The pain was so evident it slapped you in the face like a cold winter morning.

Cary-Grove senior guard Megan Straumann emerged from the Trojans' locker room and you could tell right away it was going to be a few minutes before she could talk.

A few hugs with family and coaches and then she acknowledged the lurking sports writer who, no matter how many times he's done it, still feels the pain with the kids.

A miraculous comeback attempt had fallen short and the Trojans had just lost to Geneva 55-53 in the championship game of the Class 4A sectional at Jacobs.

It was a step further than Cary-Grove had gone last year; in fact, the plaque Geneva was passing around would have been Cary-Grove's first like it in girls basketball since 1989.

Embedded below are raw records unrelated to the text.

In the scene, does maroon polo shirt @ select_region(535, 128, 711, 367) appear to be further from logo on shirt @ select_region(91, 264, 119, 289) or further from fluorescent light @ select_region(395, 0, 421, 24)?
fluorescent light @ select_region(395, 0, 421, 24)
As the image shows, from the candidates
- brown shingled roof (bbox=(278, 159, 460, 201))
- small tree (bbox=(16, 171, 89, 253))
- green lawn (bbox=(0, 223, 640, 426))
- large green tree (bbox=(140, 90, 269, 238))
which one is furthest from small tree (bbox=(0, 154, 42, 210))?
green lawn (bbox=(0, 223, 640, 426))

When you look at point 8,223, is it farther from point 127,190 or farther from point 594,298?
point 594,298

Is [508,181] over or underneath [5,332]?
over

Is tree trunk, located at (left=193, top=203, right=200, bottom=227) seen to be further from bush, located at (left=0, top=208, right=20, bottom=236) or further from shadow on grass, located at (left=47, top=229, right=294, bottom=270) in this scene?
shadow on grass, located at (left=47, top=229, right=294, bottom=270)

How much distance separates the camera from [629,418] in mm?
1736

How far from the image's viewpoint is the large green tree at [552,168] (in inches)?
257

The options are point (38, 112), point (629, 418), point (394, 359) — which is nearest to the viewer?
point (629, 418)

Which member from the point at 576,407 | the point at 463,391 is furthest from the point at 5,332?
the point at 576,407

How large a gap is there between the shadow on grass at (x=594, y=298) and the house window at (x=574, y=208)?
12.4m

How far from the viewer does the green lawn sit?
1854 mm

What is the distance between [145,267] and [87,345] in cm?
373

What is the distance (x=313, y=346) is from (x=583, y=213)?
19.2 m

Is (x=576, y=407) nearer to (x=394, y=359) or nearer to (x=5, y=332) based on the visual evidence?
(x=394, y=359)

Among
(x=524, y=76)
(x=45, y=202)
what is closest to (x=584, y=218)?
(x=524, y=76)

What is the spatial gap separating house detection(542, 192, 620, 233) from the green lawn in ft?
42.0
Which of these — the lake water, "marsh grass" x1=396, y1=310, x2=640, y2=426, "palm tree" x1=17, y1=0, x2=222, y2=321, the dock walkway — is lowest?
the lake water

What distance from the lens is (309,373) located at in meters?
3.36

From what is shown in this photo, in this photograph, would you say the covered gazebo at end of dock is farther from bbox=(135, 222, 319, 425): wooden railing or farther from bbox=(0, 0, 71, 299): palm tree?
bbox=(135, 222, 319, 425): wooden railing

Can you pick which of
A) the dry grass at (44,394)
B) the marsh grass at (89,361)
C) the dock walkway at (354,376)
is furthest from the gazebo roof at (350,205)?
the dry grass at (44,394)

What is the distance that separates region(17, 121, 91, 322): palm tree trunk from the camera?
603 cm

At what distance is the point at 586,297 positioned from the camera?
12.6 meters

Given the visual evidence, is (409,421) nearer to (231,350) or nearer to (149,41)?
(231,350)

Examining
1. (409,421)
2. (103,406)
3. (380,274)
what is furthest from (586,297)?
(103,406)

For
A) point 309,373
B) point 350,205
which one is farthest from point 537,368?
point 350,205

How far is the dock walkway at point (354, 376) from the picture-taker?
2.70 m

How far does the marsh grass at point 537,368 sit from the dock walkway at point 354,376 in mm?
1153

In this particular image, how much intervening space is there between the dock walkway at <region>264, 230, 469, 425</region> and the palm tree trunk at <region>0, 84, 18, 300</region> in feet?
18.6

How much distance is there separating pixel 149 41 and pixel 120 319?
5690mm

Just being in the sectional was further than Straumann got last year on the court, when she lost her junior season to an ACL injury.

She came back strong this year, and got stronger and stronger as the season went on. So strong, in fact, that Geneva coach Gina Nolan knew she had to defend Straumann with Kat Yelle, Straumann's AAU teammate and friend who held the Cary-Grove floor leader to 2 points.

“I knew she was an outstanding player,” Yelle said. “I might have had an advantage playing defense on her because I know her so well and know her game. I have great respect for how she plays.”

Straumann gave Yelle her props, but it wasn't easy through the tears.

“She's a great player and I have so much respect for her even if I didn't know her,” Straumann said of Yelle. “I give her all due respect as a friend and as a player.”

See, that's why Cary-Grove athletes are so easy to follow and write about. They always, and I mean always, show respect, win or lose.

On this night, even in defeat, they deserve a bit of respect, too. And a ton of admiration.

And that goes tenfold to Straumann and her senior classmate Claire Jakubicek, who both left every bit of their hearts on the floor Thursday night, especially in the second half when they stormed back from as much as a 14-point deficit to make the sectional championship game as exciting as, well, a sectional championship game should be.

“At halftime we told each other we weren't going down without a fight,” said Straumann, who had 5 steals and 4 assists. “We were going to claw for every point and make them claw for every point.

“We did that and that makes it hurt ten times more. It also, I guess, makes it that much more rewarding.”

Jakubicek scored 23 points, 13 of them in the second half as the Trojans climbed back into the game. But in the end she didn't have enough offensive support to overcome Geneva's Yelle, Ashley Santos and Katelyn Allen, whose 2 free throws with 3.6 seconds to play won it for the Vikings.

“Our team worked our butts off and came back and I couldn't ask for anymore than that,” said Jakubicek, who will take her talents to NIU this fall. “We all wanted it so bad. We knew we had to play together and believe in each other.”

Which is what this band of eight Cary-Grove girls did all year, led by Straumann and Jakubicek.

“It's been an incredible season,” said an emotional C-G coach Rod Saffert, whose team finished 27-4. “Claire and Meg have taken us to new heights. We're 101-19 with them the last four years, we won three conference championships and three regionals.”

It's of small consolation but Straumann and Jakubicek each advanced to state in the IHSA 3-point contest prior to Thursday's game, so they will get a chance to experience the Redbird Arena floor. Saffert believes they may be Cary-Grove's first two qualifiers in the event.

And when they walk onto the Redbird floor next Thursday they will surely be thinking about what might have been.

But they, their coaches and their teammates, should always remember what was. Remember the great things they accomplished and how they became a family and not just a basketball team.

A Cary-Grove family. Which, win or lose, still stands above the rest in so many ways.